══ PROVIDED INFORMATION ══
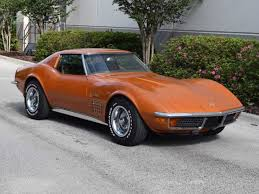 corvettes and more 678 best corvette images on corvettes cars and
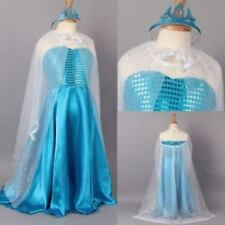 Frozen Snow Queen Elsa Costume Dress With Cape and Tiara Crown  -  Aussie Seller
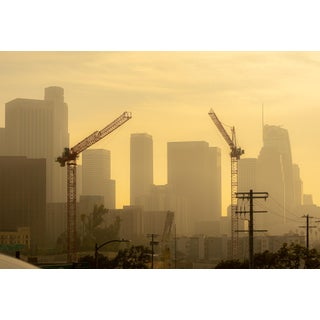 """""""Cranes in the Sky"""" Contemporary Limited Edition of 10 Photograph For Sale"""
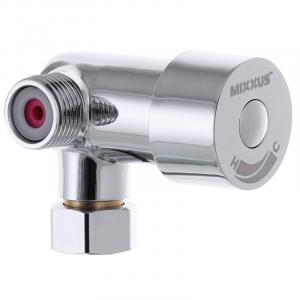 Регулятор температури води для сенсорних кранів MIXXUS PREMIUM MIXER 001 (MI2840)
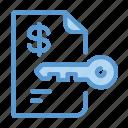 business key, profit, encryption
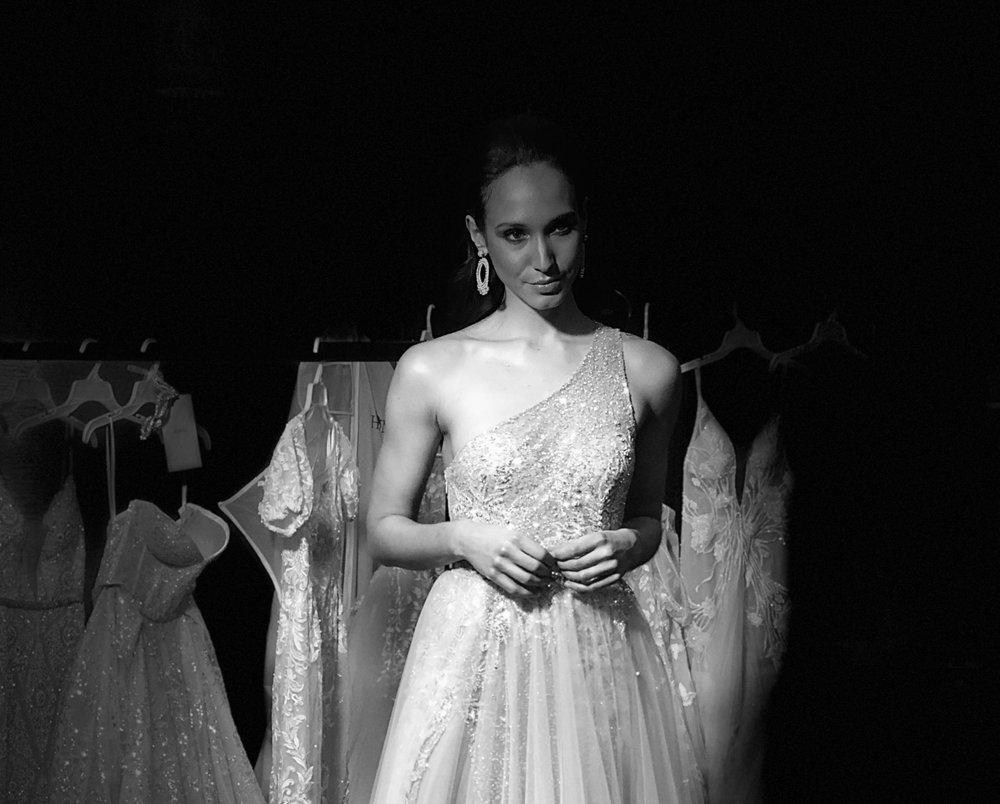 Berta Bridal 2018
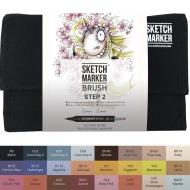 Набор маркеров SKETCHMARKER BRUSH Base set, 24 цвета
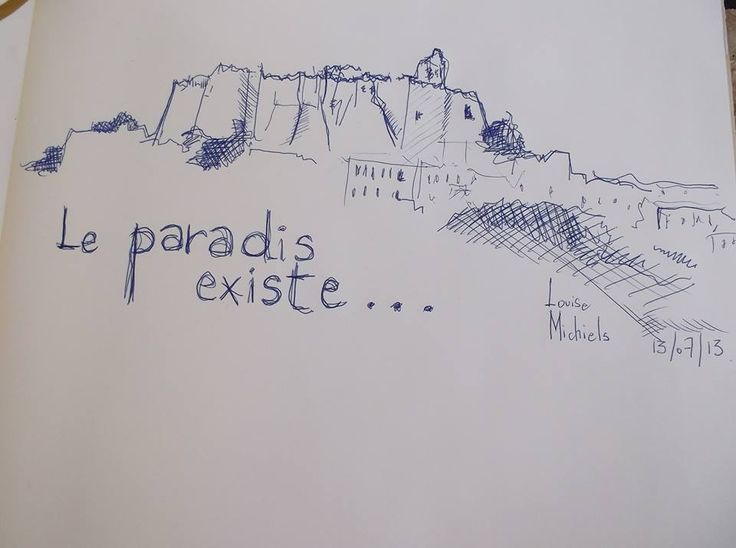 Sketch #Review #Patmos Aktis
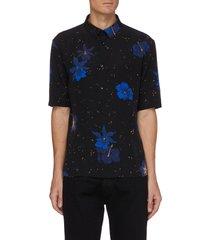 hibiscus print polo shirt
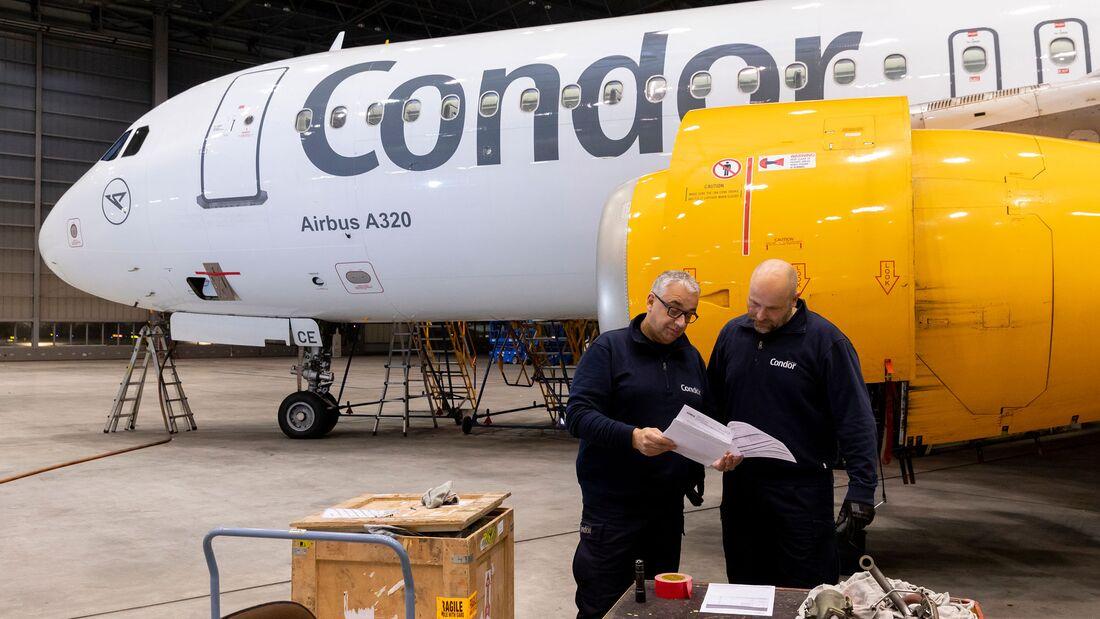 Bei Condor Technik arbeiten ab Herbst 14 Auszubildende.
═══
EXERCISE BRIEF
Your reply is the full set of entries reproduced exactly, with images omitted.

ANSWER AREA
 corvettes and more 678 best corvette images on corvettes cars and
 Frozen Snow Queen Elsa Costume Dress With Cape and Tiara Crown  -  Aussie Seller
 """""""Cranes in the Sky"""" Contemporary Limited Edition of 10 Photograph For Sale"""
 Регулятор температури води для сенсорних кранів MIXXUS PREMIUM MIXER 001 (MI2840)
 business key, profit, encryption
 Berta Bridal 2018
 Набор маркеров SKETCHMARKER BRUSH Base set, 24 цвета
 Sketch #Review #Patmos Aktis
 hibiscus print polo shirt
 Bei Condor Technik arbeiten ab Herbst 14 Auszubildende.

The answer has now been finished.